Pil ömrü iyi ancak özel değildi; Testimizde birkaç saniyede bir tekrar eden bir sırayla web siteleri yüklemek, son zamanlarda denediğim 14 inç dizüstü bilgisayarlardan oldukça kısa olan yaklaşık üç saat ve 22 dakika sürdü. X240 ve T440'ların aksine, kullanıcı tarafından değiştirilemeyen, dahili bir pili vardır. Gerçek kullanımda, bir sabah veya öğleden sonra şarj olmadan gidebileceğimi öğrendim, ancak tam gün sürmezdi.

Geleneksel bir dizüstü bilgisayar olarak kullanılmasının tek sakıncası, göreceli bir bağlantı noktası eksikliğidir. İki adet USB 3.0 bağlantı noktası (bir adet ekstra güce sahip), 4'ü bir arada kart okuyucu ve bir mikro-HDMI bağlantı noktası vardır. Bir USB-Ethernet adaptörü ile birlikte gelir, ancak taşımak için bir şey daha var; alternatif olarak bir yerleştirme istasyonu veya sadece Wi-Fi kullanabilirsiniz. (Çift bant 802.11ac'ı destekler.)

Tabii ki, ünitenin amacı onu ters çevirip Windows tablet olarak kullanmak ve bu da kendi fırsatlarını ve zorluklarını sunuyor. Kolayca ters çevriliyor ve tablet kipinde oldukça iyi bir şekilde ortaya çıkıyor. Yönü istediğiniz gibi tutmak için bir döndürme kilidi düğmesi vardır. İlginç bir yönü, klavyenin dönme biçiminden dolayı, klavyenin şimdi tabletin dibine dönmesidir: klavye bu modda devre dışı bırakılmıştır, ancak yine de arkadaki klavyenin hissine alışmak biraz zaman almaktadır. Tüketici odaklı Yoganın aksine, bu cihaz geri çekilebilir bir klavyeye sahip. Anahtarlar hala ortaya çıkar ve tablet modunda onları arka tarafında hissedebilirsiniz, ancak bu düzenleme tuşlar için biraz daha fazla koruma sağlıyor gibi görünmektedir. Bunu bir sorun bulamadım, ama herkes için doğru olmayabilir.

Tamamen geri çekilebilir menteşe diğer iki moda da izin verir - ekranı klavyenin arkasına koyduğunuz, TV şovlarını veya filmleri izlemek için oldukça iyi olan ekran modu (yukarıda); ve ekranı ve ana üniteyi iki taraf olarak kullanacağınız ve dar alanlarda okumak için şaşırtıcı derecede yararlı olan (örneğin uçaktaki bir tepsi tablasındaki gibi) çadır modu. Bu modlar biraz hileli ses çıkarır, ancak daha fazlası düşündüğünden daha faydalı.

En büyük sorun, bölge ile birlikte olanlardan biriydi. Dönüştürülebilen ve böylece klavye ve tüm bu bağlantı noktaları dahil, bağımsız bir tabletten sadece daha ağır. 3, 4 pound, 12, 2 inç ekrana sahip Samsung Galaxy Note Pro'nun iki katı ağırlığında ve iPad Air'in ağırlığının üç katından daha fazla. Sonuç olarak, kucağınızda uzun süre tutmak zor.

Ve elbette, iPad'ler veya Android tabletler için olduğu kadar Windows için de gerçek bir tablet uygulaması yok, ancak son zamanlarda çok sayıda dergi uygulamasıyla daha mutlu oldum (vb. çok sayıda eski Windows uygulaması). Yani, tipik bir tüketici için, hafif bir dizüstü bilgisayar ve hafif bir tablet ile daha mutlu olabilirsiniz.

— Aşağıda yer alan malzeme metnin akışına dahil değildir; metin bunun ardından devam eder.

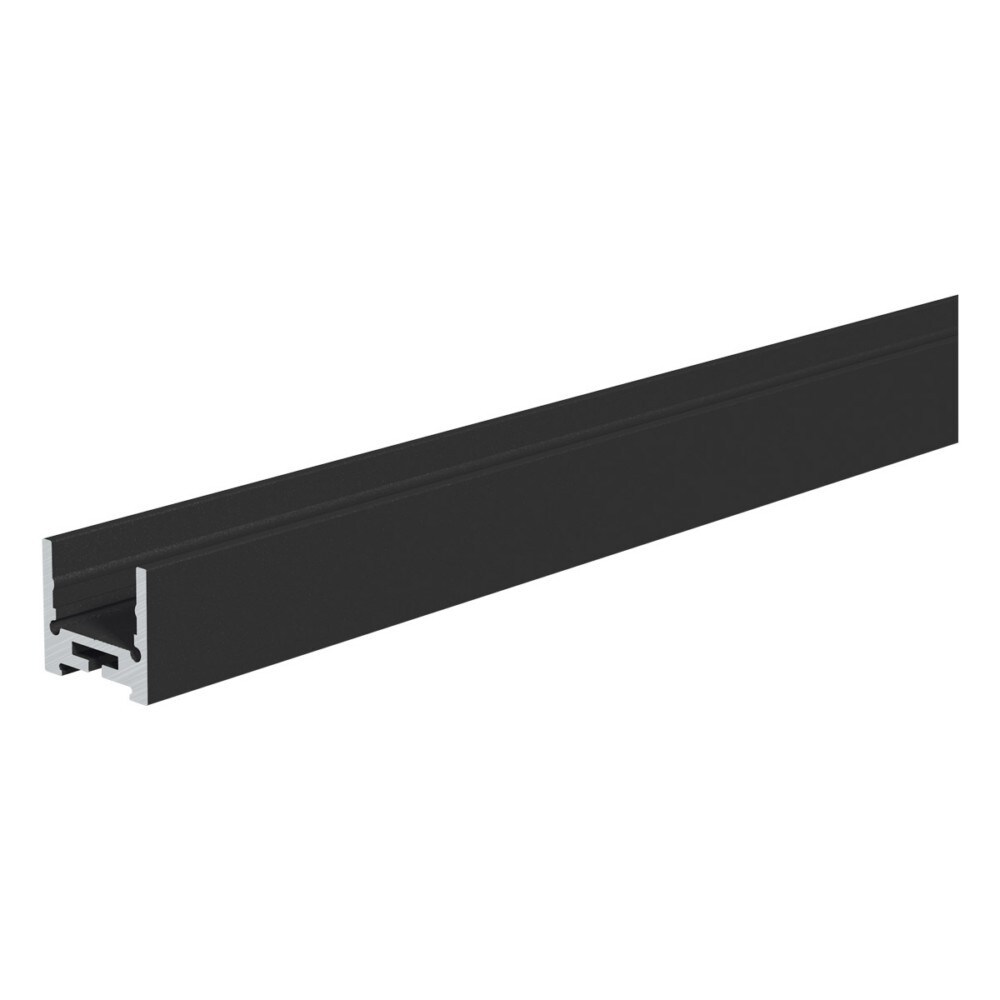 EVN Lichttechnik Aluminium Profil APFB100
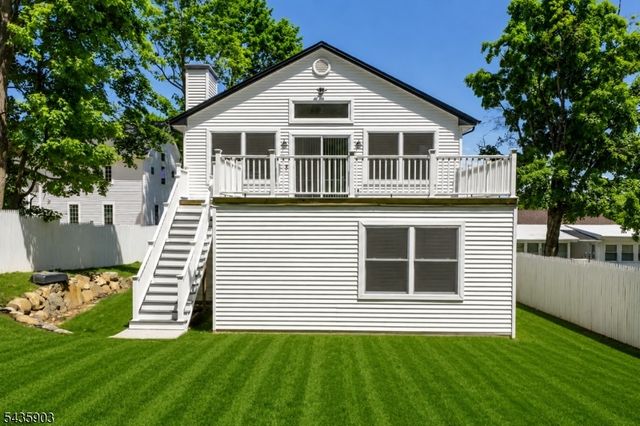 151 Kiel Ave, Butler Boro, NJ 07405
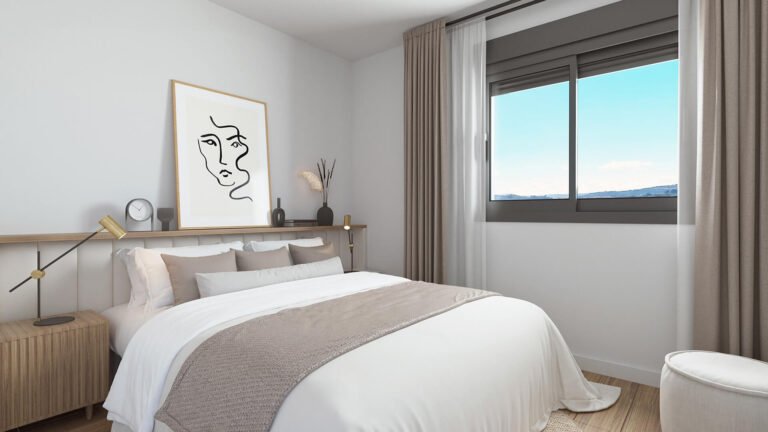Property imagery — Ref. NBD-0214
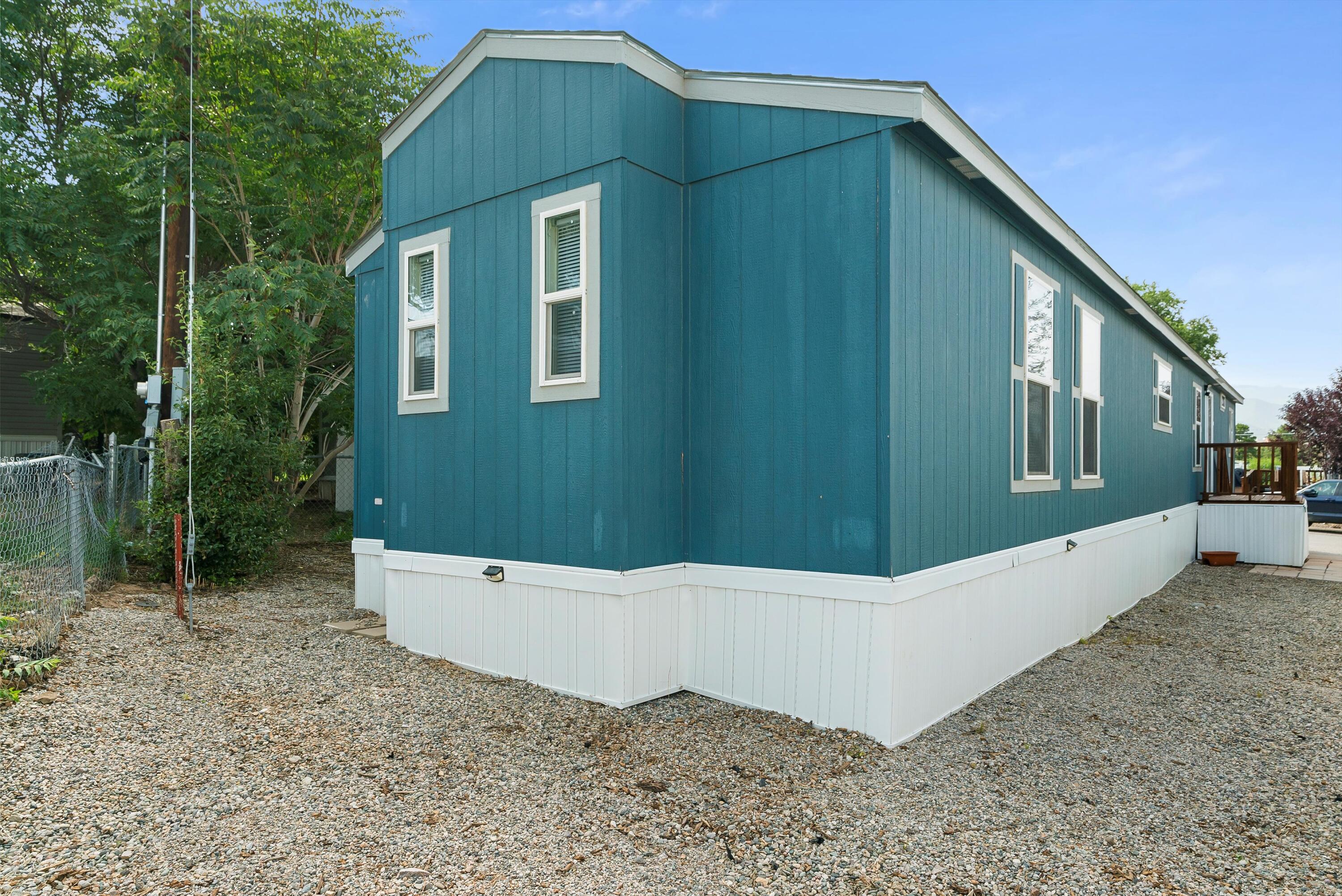 2025 E Jemez Road 151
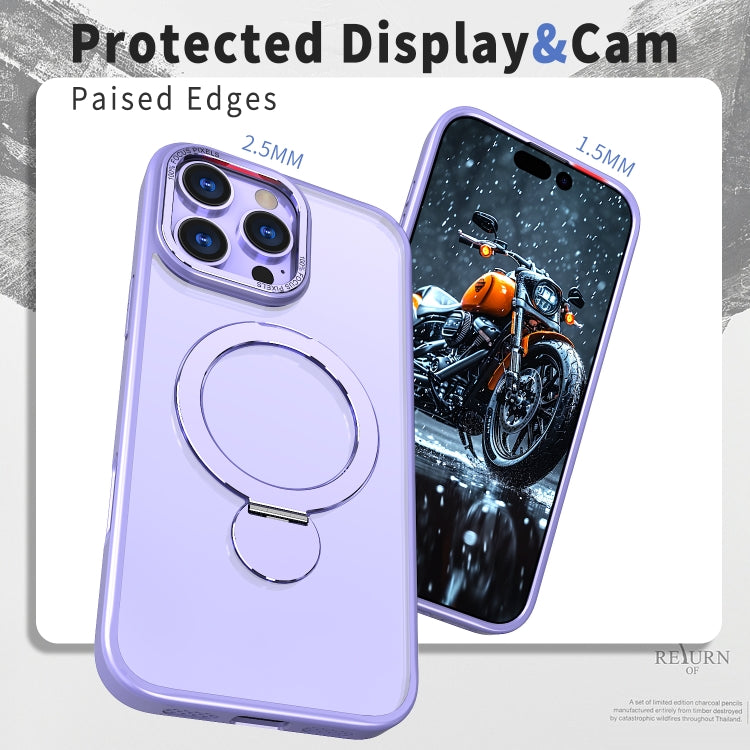 Wing Series Gen2 MagSafe Metal Ring Holder Phone Case, For iPhone 12 Pro Max, For iPhone 12 Pro Apple Accessories engwin5020 More iPhone Cases - APEXEL INDIA - Mobile Lens - Mobile Camera Lens - Cellphone Accessories - Phone Lens - Smartphone Lens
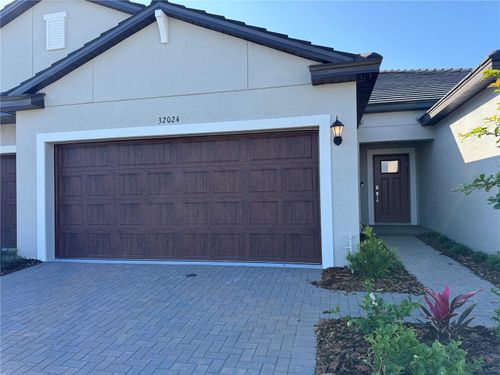 32024 Griffin Sands Ln, SAN ANTONIO, FL, 33576-8360 | Card Image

Öte yandan, kendi tablet uygulamalarını (veya Microsoft'un şu an "evrensel" uygulamaları olarak nitelendirdiği uygulamaları) geliştiren kuruluşlar için, bunları çalıştırabilen bir makineye ve eski uygulamaları çalıştırmak büyük bir artı olabilir. Sonuçta, her iki şeyi de yapan bir yönetilen cihaza sahip olmak BT açısından daha uygundur. Ve çoğu kullanıcının (ben dahil) uzun belgelerle veya karmaşık elektronik tablolarla çalışmak için klavyeye ihtiyacı var.

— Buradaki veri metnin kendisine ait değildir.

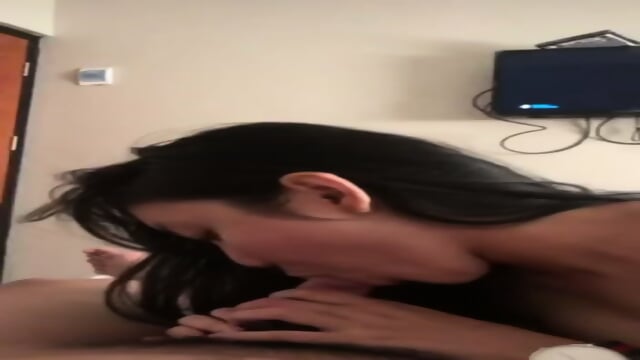 boking psk michat cantik fullservice full di https://linktr.ee/bookingpsk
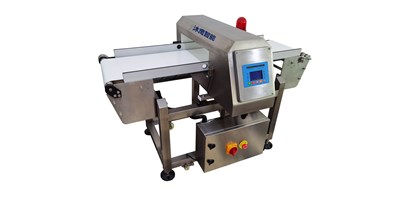 金檢機(jī)測試塊有哪幾種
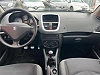 Peugeot 206+ 1.4 73 CH ESSENCE - ENTIÈREMENT RÉVISÉE ET GARANTIE 12 MOIS EN EUROPE thumbnail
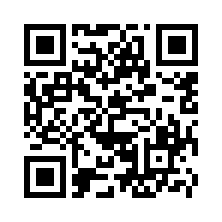 QR Code for 39aic1dZdApQWCNMaHUL2iKg1obM2fmGDv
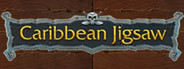 Caribbean Jigsaw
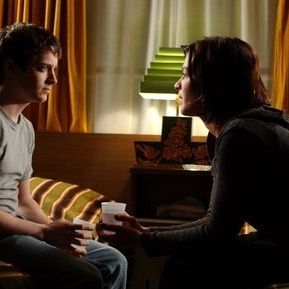 Foto Era Tudo que Eu Queria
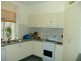 98 Beryl Street, Broken Hill NSW 2880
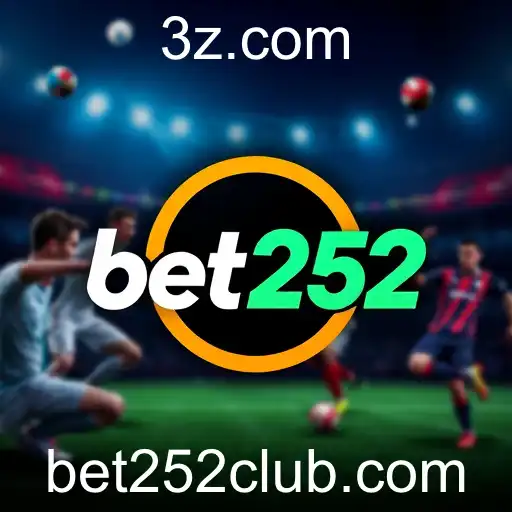 A Expansão do Mercado de Jogos em 2025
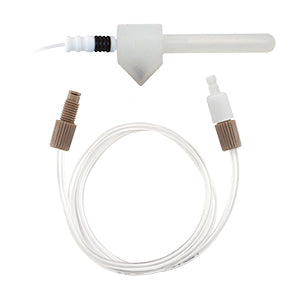 OpalMist DC Nebulizer 0.05mL/min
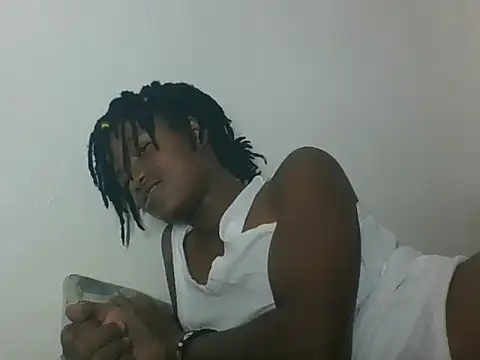 hot-peaches22 online show from 08-05-26, 10:51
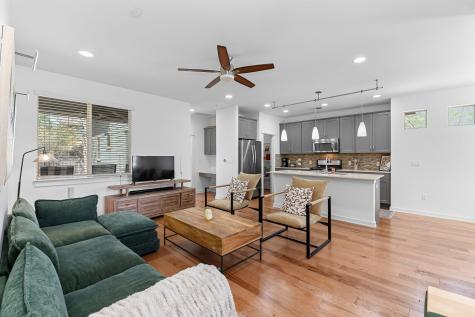 4408 Banister Lane Austin TX 78745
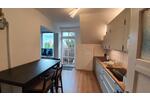 Dachgeschoßwohnung Hannover Döhren-Wülfel - 2.5 Zimmer, 62 m&sup2;, 1.000&euro; | Angebot:26576078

Diğer "melezler" veya "ikisi bir arada" lerle karşılaştırıldığında (Intel şu an kategoriyi aradığı için), kendimi Yoga'yı çok sevdiğini düşünüyorum. Çıkarılabilir takılabilir klavyelere sahip tabletlerden daha hafiftir, ancak sonuçta hiçbir ödün vermeden iş dizüstü bilgisayarı gibi görünmektedir.

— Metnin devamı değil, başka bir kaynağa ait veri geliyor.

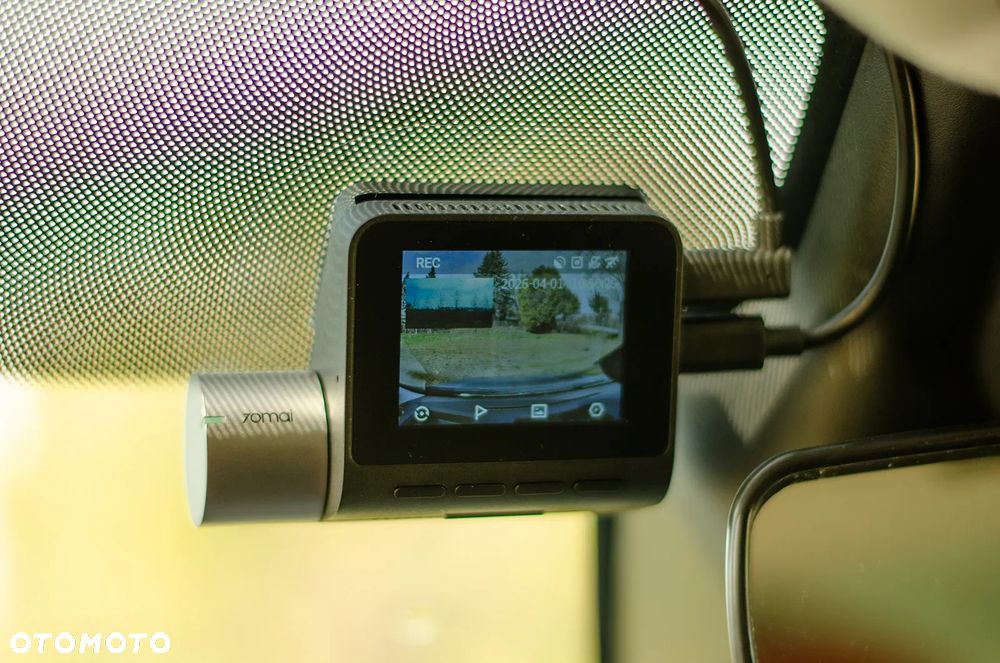 Renault Trafic 2.0 dCi EDC - 28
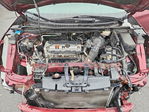 Honda CR-V 2012
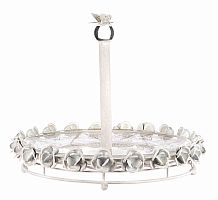 подставка под фрукты цветы antic line seb в Тольятти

Sonuç olarak, kolayca Windows tablete geçebilecek bir iş dizüstü bilgisayarına ihtiyacınız varsa veya buna ihtiyaç duyarsanız, ThinkPad Yoga mükemmel bir seçimdir. Bu açıklamaya kaç kullanıcının uygun olduğu açık bir sorudur.

Daha fazla bilgi için PCMag’in ThinkPad Yoga’nın tam incelemesine bakın.